Collected data entries:

━━━━━━━━━━━━━━━━━━━━

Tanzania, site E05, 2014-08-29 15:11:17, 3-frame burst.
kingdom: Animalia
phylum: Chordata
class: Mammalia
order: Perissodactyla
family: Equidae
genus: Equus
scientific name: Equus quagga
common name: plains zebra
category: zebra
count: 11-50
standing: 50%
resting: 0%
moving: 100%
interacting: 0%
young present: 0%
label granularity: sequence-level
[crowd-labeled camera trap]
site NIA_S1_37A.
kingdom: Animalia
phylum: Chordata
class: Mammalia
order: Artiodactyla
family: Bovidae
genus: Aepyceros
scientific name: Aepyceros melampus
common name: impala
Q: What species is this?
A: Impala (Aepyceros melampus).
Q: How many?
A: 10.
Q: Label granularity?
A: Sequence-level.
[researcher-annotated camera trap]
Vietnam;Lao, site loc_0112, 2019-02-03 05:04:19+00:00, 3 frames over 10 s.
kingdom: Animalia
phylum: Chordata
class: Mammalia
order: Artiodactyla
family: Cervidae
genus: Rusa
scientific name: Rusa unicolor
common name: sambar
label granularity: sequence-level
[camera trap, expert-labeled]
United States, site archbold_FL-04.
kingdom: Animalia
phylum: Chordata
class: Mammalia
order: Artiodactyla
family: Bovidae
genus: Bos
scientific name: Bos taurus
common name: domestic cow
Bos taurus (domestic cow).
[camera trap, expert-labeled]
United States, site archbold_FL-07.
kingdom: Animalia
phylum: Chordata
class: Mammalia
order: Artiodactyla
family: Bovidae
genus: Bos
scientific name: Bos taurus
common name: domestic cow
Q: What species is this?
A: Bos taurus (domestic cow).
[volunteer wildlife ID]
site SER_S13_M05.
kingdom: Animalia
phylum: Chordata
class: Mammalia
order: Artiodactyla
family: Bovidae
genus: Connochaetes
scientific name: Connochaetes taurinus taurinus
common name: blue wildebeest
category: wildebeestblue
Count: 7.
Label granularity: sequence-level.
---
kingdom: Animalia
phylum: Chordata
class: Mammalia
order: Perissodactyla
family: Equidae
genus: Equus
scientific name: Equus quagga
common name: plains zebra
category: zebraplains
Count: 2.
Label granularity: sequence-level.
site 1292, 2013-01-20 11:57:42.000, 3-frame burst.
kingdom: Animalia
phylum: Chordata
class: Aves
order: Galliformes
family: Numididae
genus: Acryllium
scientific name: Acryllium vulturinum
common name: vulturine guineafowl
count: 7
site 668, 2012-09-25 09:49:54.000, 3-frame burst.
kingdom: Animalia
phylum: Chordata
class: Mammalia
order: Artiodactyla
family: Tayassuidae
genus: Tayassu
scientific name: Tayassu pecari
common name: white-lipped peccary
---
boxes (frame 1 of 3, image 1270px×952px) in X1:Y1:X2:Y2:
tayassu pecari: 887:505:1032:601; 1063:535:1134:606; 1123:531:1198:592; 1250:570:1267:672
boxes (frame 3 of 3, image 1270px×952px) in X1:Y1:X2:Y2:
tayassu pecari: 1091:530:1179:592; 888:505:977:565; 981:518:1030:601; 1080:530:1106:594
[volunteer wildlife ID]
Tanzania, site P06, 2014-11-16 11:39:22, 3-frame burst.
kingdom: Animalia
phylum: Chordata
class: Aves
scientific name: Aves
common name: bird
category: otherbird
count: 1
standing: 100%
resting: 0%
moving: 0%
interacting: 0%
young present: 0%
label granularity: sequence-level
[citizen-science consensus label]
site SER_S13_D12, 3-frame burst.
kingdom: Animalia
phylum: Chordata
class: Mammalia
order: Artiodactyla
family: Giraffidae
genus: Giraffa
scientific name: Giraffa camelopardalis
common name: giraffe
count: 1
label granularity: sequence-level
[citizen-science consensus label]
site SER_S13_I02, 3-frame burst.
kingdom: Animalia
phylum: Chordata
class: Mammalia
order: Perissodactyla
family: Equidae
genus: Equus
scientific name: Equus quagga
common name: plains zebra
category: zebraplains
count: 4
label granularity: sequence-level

━━━━━━━━━━━━━━━━━━━━

What is being asked | Exact copies of the lines from the one containing "site SER_S13_I02, 3-frame burst." through the final line of the records are all the answer should hold.

Answer section |
site SER_S13_I02, 3-frame burst.
kingdom: Animalia
phylum: Chordata
class: Mammalia
order: Perissodactyla
family: Equidae
genus: Equus
scientific name: Equus quagga
common name: plains zebra
category: zebraplains
count: 4
label granularity: sequence-level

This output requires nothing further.